■ Task goal: The lines you return must be all those in the data that hold the string "across".

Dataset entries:
────
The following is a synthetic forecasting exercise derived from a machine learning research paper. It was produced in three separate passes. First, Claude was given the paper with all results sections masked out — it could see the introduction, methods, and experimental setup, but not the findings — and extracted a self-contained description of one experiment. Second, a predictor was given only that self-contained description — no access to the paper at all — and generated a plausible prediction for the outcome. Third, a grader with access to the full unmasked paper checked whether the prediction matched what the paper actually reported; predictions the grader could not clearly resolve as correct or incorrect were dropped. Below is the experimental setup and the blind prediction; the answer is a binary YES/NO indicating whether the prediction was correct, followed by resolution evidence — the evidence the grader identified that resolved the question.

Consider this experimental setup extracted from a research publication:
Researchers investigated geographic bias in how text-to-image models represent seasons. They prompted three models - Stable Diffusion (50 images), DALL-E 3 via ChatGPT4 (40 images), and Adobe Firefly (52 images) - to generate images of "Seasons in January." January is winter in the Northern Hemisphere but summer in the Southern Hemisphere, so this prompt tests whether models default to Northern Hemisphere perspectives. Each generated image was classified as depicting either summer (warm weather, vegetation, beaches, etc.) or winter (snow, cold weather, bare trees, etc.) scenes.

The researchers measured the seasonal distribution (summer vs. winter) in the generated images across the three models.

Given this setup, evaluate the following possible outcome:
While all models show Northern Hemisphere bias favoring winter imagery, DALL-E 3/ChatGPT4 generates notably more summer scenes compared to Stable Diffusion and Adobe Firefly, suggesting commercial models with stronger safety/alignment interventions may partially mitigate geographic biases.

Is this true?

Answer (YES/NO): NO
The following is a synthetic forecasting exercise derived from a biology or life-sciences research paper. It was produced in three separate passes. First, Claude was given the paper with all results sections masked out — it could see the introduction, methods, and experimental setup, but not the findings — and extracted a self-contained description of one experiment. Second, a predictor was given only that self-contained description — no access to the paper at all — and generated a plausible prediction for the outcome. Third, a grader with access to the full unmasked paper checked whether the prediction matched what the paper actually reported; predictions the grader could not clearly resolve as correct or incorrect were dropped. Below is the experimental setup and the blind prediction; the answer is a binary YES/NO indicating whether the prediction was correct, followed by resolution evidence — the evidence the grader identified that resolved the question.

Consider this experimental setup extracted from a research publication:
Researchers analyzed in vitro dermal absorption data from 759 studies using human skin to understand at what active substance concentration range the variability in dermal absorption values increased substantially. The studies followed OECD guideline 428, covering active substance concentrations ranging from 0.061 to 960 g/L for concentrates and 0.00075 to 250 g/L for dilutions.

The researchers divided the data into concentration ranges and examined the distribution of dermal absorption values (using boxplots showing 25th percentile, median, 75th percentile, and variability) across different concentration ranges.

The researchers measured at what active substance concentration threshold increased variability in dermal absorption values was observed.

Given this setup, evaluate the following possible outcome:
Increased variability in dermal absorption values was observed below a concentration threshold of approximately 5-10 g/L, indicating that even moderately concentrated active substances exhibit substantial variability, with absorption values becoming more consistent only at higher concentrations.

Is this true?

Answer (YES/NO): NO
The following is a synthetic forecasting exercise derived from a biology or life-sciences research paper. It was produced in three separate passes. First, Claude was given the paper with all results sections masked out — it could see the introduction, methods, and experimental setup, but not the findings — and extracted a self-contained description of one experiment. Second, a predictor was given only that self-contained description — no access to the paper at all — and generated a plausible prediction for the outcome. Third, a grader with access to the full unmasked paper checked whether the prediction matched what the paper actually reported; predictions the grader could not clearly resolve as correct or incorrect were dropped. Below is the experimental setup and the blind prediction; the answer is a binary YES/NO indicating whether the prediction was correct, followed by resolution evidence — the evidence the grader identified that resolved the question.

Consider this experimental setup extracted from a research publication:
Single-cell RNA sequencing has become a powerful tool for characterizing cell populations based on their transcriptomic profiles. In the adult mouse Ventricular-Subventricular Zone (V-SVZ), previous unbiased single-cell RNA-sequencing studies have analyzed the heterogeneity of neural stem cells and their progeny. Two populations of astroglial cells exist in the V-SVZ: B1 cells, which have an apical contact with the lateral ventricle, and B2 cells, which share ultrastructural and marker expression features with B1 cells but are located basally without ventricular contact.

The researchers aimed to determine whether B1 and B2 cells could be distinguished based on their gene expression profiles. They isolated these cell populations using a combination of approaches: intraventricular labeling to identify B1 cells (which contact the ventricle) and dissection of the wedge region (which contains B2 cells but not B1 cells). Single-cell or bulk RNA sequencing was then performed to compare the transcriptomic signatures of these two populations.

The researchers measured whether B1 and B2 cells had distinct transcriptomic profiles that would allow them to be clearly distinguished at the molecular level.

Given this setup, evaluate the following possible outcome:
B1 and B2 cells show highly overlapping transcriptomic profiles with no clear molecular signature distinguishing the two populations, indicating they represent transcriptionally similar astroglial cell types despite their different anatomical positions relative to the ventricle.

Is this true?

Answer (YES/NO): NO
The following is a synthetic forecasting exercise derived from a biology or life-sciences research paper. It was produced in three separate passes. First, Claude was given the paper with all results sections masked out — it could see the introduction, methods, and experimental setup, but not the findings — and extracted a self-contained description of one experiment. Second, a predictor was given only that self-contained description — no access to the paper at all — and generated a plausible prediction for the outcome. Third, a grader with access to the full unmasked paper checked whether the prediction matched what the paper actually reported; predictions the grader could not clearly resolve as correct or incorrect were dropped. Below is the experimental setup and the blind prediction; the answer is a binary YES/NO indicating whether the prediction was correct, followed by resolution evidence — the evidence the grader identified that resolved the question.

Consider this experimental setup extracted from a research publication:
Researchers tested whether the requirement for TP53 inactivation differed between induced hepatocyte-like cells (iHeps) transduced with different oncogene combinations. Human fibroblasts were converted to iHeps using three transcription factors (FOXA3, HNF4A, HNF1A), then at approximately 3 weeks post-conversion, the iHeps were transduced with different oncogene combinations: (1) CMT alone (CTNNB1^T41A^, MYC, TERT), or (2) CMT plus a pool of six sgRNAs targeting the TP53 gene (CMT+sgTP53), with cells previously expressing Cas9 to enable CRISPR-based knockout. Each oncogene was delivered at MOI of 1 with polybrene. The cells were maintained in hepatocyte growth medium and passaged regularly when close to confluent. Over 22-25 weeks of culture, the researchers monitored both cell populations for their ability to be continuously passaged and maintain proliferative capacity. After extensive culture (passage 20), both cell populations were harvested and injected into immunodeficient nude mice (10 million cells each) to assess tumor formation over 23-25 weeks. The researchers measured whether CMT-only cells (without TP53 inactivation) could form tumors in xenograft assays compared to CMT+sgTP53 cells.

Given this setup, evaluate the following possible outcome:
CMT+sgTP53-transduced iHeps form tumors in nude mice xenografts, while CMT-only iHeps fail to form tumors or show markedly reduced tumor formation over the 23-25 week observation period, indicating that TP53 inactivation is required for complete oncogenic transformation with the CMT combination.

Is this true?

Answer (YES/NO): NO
────
■ Exercise response:
The researchers measured the seasonal distribution (summer vs. winter) in the generated images across the three models.
The researchers divided the data into concentration ranges and examined the distribution of dermal absorption values (using boxplots showing 25th percentile, median, 75th percentile, and variability) across different concentration ranges.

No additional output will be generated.